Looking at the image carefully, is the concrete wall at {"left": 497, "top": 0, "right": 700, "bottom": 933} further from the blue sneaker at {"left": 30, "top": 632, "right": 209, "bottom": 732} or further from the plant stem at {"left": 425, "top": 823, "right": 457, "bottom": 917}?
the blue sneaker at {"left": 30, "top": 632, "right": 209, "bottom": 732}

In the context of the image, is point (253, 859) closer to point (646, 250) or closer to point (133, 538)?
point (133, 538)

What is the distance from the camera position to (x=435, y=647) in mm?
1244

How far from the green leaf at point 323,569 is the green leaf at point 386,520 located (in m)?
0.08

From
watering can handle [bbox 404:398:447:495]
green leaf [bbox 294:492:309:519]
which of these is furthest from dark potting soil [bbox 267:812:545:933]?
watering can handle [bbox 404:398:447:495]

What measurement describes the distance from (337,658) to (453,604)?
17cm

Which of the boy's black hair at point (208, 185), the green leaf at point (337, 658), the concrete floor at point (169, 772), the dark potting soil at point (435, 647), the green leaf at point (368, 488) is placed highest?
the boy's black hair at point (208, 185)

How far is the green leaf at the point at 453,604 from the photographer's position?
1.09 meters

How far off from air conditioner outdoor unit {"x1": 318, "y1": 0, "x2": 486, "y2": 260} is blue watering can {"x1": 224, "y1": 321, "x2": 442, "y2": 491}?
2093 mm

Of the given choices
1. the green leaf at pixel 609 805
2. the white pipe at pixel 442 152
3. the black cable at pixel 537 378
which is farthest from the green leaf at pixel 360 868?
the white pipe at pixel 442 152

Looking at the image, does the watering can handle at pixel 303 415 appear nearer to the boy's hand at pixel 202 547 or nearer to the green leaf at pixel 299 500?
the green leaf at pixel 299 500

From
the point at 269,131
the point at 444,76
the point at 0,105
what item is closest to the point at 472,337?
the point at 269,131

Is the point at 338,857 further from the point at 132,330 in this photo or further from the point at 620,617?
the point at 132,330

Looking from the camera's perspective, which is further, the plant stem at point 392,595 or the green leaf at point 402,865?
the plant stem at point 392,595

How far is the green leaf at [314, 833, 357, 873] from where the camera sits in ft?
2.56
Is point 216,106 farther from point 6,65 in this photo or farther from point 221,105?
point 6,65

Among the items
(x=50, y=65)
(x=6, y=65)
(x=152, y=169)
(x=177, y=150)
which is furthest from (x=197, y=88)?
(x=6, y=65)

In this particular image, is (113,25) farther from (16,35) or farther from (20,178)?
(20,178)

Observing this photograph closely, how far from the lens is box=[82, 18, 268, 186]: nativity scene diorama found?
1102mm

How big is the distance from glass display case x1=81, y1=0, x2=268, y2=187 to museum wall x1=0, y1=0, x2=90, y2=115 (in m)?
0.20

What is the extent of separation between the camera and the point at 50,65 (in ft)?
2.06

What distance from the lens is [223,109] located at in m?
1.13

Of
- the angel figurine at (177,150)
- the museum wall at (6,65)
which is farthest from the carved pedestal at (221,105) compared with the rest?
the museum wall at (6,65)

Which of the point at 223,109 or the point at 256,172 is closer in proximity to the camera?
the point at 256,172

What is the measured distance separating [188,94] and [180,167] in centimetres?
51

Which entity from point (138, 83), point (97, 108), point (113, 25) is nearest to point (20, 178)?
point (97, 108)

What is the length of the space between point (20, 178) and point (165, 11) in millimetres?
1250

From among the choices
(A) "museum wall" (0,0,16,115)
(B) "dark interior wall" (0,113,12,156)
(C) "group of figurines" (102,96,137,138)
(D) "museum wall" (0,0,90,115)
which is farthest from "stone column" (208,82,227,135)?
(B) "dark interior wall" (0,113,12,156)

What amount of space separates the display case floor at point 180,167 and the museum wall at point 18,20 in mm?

━━━━

REQUIRED TASK: Please render the material above as a Markdown table with two columns, Row and Line. Number each line in order and leave out the blank lines.

EXERCISE OUTPUT:
| Row | Line |
|---|---|
| 1 | Looking at the image carefully, is the concrete wall at {"left": 497, "top": 0, "right": 700, "bottom": 933} further from the blue sneaker at {"left": 30, "top": 632, "right": 209, "bottom": 732} or further from the plant stem at {"left": 425, "top": 823, "right": 457, "bottom": 917}? |
| 2 | the blue sneaker at {"left": 30, "top": 632, "right": 209, "bottom": 732} |
| 3 | In the context of the image, is point (253, 859) closer to point (646, 250) or closer to point (133, 538)? |
| 4 | point (133, 538) |
| 5 | What is the distance from the camera position to (x=435, y=647) in mm? |
| 6 | 1244 |
| 7 | How far from the green leaf at point 323,569 is the green leaf at point 386,520 located (in m)? |
| 8 | 0.08 |
| 9 | From |
| 10 | watering can handle [bbox 404:398:447:495] |
| 11 | green leaf [bbox 294:492:309:519] |
| 12 | which of these is furthest from dark potting soil [bbox 267:812:545:933]? |
| 13 | watering can handle [bbox 404:398:447:495] |
| 14 | What measurement describes the distance from (337,658) to (453,604)? |
| 15 | 17cm |
| 16 | Which of the boy's black hair at point (208, 185), the green leaf at point (337, 658), the concrete floor at point (169, 772), the dark potting soil at point (435, 647), the green leaf at point (368, 488) is placed highest? |
| 17 | the boy's black hair at point (208, 185) |
| 18 | How far is the green leaf at the point at 453,604 from the photographer's position? |
| 19 | 1.09 meters |
| 20 | How far off from air conditioner outdoor unit {"x1": 318, "y1": 0, "x2": 486, "y2": 260} is blue watering can {"x1": 224, "y1": 321, "x2": 442, "y2": 491}? |
| 21 | 2093 mm |
| 22 | Of the given choices |
| 23 | 1. the green leaf at pixel 609 805 |
| 24 | 2. the white pipe at pixel 442 152 |
| 25 | 3. the black cable at pixel 537 378 |
| 26 | which is farthest from the green leaf at pixel 360 868? |
| 27 | the white pipe at pixel 442 152 |
| 28 | Looking at the image, does the watering can handle at pixel 303 415 appear nearer to the boy's hand at pixel 202 547 or nearer to the green leaf at pixel 299 500? |
| 29 | the green leaf at pixel 299 500 |
| 30 | From |
| 31 | the point at 269,131 |
| 32 | the point at 444,76 |
| 33 | the point at 0,105 |
| 34 | what item is closest to the point at 472,337? |
| 35 | the point at 269,131 |
| 36 | Is the point at 338,857 further from the point at 132,330 in this photo or further from the point at 620,617? |
| 37 | the point at 132,330 |
| 38 | Looking from the camera's perspective, which is further, the plant stem at point 392,595 or the green leaf at point 402,865? |
| 39 | the plant stem at point 392,595 |
| 40 | How far is the green leaf at [314, 833, 357, 873] from where the camera sits in ft? |
| 41 | 2.56 |
| 42 | Is point 216,106 farther from point 6,65 in this photo or farther from point 221,105? |
| 43 | point 6,65 |
| 44 | Among the items |
| 45 | (x=50, y=65) |
| 46 | (x=6, y=65) |
| 47 | (x=152, y=169) |
| 48 | (x=177, y=150) |
| 49 | which is furthest from (x=197, y=88)? |
| 50 | (x=6, y=65) |
| 51 | In this particular image, is (113,25) farther from (16,35) or farther from (20,178)? |
| 52 | (20,178) |
| 53 | Observing this photograph closely, how far from the lens is box=[82, 18, 268, 186]: nativity scene diorama found? |
| 54 | 1102mm |
| 55 | How big is the distance from glass display case x1=81, y1=0, x2=268, y2=187 to museum wall x1=0, y1=0, x2=90, y2=115 (in m)? |
| 56 | 0.20 |
| 57 | What is the extent of separation between the camera and the point at 50,65 (in ft)? |
| 58 | 2.06 |
| 59 | What distance from the lens is [223,109] located at in m? |
| 60 | 1.13 |
| 61 | Of |
| 62 | - the angel figurine at (177,150) |
| 63 | - the museum wall at (6,65) |
| 64 | which is farthest from the carved pedestal at (221,105) compared with the rest? |
| 65 | the museum wall at (6,65) |
| 66 | Which of the point at 223,109 or the point at 256,172 is closer in proximity to the camera? |
| 67 | the point at 256,172 |
| 68 | What is the measured distance separating [188,94] and [180,167] in centimetres? |
| 69 | 51 |
| 70 | Which entity from point (138, 83), point (97, 108), point (113, 25) is nearest to point (20, 178)? |
| 71 | point (97, 108) |
| 72 | What is the length of the space between point (20, 178) and point (165, 11) in millimetres? |
| 73 | 1250 |
| 74 | From among the choices |
| 75 | (A) "museum wall" (0,0,16,115) |
| 76 | (B) "dark interior wall" (0,113,12,156) |
| 77 | (C) "group of figurines" (102,96,137,138) |
| 78 | (D) "museum wall" (0,0,90,115) |
| 79 | which is farthest from "stone column" (208,82,227,135)? |
| 80 | (B) "dark interior wall" (0,113,12,156) |
| 81 | What amount of space separates the display case floor at point 180,167 and the museum wall at point 18,20 in mm? |